There are other provisions governing the design of buildings and structures in state and territory building laws. The BCA is the principal instrument for regulating architects, engineers and others involved in the design of buildings and structures.
- Although the BCA provides minimum standards to ensure the health and safety of building occupants (such as structural adequacy, fire safety, amenities and ventilation), it does not cover the breadth of WHS matters that may arise during the construction phase or in the use of buildings and structures as workplaces.
In addition, there are technical design standards and guidelines produced by government agencies, Standards Australia and relevant professional bodies
Healthy and safe by design
This is one of the Seven action areas in the Australian Work Health and Safety Strategy 2012-2022.
Hazards are eliminated or minimised by design
The most effective and durable means of creating a healthy and safe working environment is to eliminate hazards and risks during the design of new plant, structures, substances and technology and of jobs, processes and systems. This design process needs to take into account hazards and risks that may be present at all stages of the lifecycle of structures, plant, products and substances.
Good design can eliminate or minimise the major physical, biomechanical and psychosocial hazards and risks associated with work. Effective design of the overall system of work will take into account, for example, management practices, work processes, schedules, tasks and workstation design.
Sustainable return to work or remaining at work while recovering from injury or illness is facilitated by good job design and management. Managers have an obligation to make reasonable adjustments to the design of the work and work processes to accommodate individuals’ differing capabilities.

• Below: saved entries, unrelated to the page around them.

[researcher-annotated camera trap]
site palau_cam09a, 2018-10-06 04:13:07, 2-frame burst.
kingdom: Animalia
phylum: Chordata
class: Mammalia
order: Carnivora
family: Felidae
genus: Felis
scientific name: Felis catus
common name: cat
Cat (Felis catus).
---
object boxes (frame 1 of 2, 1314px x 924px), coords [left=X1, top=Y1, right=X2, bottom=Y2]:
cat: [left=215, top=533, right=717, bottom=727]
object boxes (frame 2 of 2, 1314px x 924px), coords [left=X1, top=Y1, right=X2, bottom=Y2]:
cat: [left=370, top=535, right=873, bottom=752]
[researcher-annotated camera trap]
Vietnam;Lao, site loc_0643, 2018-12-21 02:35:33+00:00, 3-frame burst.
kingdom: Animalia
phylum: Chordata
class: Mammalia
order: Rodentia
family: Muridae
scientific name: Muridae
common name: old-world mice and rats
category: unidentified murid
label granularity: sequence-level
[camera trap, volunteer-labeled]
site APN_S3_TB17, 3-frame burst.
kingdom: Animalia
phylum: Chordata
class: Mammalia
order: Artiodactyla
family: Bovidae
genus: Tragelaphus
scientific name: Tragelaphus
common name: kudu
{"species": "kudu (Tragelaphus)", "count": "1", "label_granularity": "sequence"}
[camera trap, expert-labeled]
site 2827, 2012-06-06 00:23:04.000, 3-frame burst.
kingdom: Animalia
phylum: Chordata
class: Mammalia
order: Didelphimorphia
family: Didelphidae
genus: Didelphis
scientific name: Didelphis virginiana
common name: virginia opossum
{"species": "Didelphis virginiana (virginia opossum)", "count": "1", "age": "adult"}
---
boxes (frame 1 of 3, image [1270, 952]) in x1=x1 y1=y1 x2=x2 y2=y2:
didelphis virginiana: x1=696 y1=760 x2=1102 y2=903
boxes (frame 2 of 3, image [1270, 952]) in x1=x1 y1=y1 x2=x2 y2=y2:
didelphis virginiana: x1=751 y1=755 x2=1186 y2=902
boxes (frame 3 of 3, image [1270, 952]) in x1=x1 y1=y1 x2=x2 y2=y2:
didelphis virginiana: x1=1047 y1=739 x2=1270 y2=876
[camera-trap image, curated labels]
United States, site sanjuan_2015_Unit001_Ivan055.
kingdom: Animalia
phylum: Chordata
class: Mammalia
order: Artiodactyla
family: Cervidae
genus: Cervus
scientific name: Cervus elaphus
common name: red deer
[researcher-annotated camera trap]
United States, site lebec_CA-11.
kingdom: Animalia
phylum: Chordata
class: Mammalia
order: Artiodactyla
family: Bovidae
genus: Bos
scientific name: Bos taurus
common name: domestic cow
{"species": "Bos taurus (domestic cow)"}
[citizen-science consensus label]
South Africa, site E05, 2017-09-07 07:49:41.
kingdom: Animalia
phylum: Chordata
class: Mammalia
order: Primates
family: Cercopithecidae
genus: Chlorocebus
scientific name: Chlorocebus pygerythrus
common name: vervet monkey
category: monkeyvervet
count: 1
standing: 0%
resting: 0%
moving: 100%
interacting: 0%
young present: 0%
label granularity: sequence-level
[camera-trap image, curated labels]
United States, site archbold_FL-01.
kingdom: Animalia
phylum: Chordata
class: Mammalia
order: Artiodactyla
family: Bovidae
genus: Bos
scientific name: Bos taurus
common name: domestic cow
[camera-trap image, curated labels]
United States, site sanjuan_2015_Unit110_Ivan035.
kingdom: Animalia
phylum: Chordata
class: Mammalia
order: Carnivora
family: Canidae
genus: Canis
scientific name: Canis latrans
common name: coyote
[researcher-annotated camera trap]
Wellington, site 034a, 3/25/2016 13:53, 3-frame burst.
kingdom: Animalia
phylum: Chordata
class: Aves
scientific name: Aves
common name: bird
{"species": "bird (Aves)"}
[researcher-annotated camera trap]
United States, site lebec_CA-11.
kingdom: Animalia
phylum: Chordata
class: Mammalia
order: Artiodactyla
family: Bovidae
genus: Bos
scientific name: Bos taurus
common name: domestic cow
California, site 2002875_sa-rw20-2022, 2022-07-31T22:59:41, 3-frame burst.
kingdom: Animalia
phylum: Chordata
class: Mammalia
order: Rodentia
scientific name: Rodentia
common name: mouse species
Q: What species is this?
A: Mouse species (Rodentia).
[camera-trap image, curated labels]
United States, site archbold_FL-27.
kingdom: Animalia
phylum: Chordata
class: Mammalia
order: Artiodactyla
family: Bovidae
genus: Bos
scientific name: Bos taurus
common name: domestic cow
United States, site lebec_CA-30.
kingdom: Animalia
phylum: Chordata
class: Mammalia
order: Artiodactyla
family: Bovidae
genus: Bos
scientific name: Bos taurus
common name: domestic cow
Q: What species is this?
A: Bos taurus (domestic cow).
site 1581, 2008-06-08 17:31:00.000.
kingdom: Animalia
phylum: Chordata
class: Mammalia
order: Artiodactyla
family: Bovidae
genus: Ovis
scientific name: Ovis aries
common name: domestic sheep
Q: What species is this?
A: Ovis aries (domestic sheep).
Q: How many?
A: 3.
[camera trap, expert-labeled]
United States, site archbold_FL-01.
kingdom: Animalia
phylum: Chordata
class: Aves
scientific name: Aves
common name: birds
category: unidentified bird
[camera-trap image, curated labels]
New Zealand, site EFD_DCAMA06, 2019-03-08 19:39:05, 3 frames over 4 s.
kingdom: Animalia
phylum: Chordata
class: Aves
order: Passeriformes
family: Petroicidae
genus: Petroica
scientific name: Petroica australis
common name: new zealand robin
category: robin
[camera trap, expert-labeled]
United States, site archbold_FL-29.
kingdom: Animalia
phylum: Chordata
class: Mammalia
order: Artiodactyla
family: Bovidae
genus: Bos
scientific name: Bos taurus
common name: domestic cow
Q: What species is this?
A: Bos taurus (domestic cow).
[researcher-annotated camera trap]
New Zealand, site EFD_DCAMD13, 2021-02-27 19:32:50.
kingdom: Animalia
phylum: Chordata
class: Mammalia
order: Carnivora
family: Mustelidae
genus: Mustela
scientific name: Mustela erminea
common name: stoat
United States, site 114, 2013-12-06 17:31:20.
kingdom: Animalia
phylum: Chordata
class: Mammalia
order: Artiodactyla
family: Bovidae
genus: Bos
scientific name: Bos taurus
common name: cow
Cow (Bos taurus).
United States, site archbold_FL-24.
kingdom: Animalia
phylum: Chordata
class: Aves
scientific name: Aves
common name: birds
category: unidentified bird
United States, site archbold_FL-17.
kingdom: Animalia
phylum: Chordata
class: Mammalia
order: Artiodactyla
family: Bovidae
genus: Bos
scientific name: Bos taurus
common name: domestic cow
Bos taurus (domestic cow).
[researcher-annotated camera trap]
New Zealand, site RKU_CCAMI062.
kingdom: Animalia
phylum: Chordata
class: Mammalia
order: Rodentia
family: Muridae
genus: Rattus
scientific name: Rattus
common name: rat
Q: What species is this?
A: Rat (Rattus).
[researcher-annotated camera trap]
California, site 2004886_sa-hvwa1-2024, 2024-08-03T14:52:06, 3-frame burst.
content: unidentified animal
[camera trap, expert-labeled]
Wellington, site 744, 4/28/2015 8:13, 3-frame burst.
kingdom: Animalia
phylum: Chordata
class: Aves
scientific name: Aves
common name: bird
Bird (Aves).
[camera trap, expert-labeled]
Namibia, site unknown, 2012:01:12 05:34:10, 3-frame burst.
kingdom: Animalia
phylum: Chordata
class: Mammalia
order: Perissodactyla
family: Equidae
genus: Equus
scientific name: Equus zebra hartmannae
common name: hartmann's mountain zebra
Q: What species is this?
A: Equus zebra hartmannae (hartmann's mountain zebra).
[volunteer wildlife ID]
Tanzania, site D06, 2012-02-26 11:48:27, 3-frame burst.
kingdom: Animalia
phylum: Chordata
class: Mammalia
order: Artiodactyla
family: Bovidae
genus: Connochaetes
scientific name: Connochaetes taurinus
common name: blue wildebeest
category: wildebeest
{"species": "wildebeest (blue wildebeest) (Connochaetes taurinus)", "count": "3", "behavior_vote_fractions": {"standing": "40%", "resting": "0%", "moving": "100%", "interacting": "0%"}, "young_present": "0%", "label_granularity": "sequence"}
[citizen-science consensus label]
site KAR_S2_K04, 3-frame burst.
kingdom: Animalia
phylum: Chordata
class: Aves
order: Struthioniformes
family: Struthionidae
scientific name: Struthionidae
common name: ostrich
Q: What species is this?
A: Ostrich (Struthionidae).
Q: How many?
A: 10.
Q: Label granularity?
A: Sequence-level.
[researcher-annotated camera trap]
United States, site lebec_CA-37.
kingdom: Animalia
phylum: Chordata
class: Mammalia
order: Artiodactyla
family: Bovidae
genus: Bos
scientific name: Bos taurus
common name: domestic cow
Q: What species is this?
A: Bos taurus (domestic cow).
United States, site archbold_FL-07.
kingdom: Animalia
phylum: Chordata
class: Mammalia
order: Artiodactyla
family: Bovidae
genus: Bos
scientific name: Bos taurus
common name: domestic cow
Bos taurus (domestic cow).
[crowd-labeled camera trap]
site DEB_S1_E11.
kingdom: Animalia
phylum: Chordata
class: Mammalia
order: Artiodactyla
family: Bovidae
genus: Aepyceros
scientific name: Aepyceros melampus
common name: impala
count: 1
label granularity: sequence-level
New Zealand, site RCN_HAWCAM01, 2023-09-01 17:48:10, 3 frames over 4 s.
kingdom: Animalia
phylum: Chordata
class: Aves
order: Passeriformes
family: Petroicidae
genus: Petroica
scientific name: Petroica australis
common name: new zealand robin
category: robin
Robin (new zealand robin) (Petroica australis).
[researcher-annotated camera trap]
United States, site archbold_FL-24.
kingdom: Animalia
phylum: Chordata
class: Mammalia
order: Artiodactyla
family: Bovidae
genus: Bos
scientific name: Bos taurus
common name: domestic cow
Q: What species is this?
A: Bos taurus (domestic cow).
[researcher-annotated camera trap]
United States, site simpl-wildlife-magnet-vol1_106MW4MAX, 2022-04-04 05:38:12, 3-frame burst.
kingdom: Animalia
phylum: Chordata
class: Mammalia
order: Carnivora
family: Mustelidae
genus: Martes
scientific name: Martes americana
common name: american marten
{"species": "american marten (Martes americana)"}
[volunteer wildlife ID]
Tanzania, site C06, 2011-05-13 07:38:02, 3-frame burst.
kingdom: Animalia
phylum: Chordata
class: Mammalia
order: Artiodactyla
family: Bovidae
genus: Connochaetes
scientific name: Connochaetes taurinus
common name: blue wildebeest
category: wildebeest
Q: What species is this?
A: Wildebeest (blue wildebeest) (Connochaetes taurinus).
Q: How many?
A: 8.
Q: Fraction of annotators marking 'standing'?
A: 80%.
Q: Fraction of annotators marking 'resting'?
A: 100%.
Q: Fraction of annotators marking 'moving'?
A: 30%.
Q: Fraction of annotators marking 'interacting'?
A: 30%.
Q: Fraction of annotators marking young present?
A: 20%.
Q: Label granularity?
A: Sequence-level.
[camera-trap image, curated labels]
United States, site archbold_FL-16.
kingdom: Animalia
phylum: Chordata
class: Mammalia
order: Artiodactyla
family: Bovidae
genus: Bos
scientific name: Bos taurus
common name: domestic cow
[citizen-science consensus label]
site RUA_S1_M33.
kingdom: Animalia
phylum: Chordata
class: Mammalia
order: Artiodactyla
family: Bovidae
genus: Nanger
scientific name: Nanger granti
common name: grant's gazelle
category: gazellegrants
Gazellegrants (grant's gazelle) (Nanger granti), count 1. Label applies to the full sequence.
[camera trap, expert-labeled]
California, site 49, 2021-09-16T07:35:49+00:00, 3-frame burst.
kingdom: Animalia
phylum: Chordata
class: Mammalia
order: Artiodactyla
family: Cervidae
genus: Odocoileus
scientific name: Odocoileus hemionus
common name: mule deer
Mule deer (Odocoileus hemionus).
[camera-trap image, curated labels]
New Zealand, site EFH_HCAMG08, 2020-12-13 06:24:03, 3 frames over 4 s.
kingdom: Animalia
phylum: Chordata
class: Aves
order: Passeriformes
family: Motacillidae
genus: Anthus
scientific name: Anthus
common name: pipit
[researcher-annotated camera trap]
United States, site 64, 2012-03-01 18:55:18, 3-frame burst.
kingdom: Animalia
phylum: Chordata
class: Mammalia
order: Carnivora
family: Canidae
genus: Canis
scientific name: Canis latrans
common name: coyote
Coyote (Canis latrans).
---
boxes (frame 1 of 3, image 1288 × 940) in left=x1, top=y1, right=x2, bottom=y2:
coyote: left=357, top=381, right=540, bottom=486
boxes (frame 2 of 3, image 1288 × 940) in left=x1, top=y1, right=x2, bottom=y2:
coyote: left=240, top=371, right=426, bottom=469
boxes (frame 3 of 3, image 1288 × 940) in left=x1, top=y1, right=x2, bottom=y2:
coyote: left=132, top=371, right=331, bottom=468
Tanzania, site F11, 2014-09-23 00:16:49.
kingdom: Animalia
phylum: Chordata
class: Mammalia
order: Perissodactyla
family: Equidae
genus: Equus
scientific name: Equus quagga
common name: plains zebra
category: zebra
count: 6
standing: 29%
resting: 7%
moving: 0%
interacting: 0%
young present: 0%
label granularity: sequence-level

Workers’ general health and wellbeing are strongly influenced by their health and safety at work. Well-designed work can improve worker health. Activities under the Australian Strategy build appropriate linkages with healthy worker programs to support improved general worker wellbeing as well as health and safety.
National activities support the following outcomes:
- Structures, plant and substances are designed to eliminate or minimise hazards and risks before they are introduced into the workplace.
- Work, work processes and systems of work are designed and managed to eliminate or minimise hazards and risks.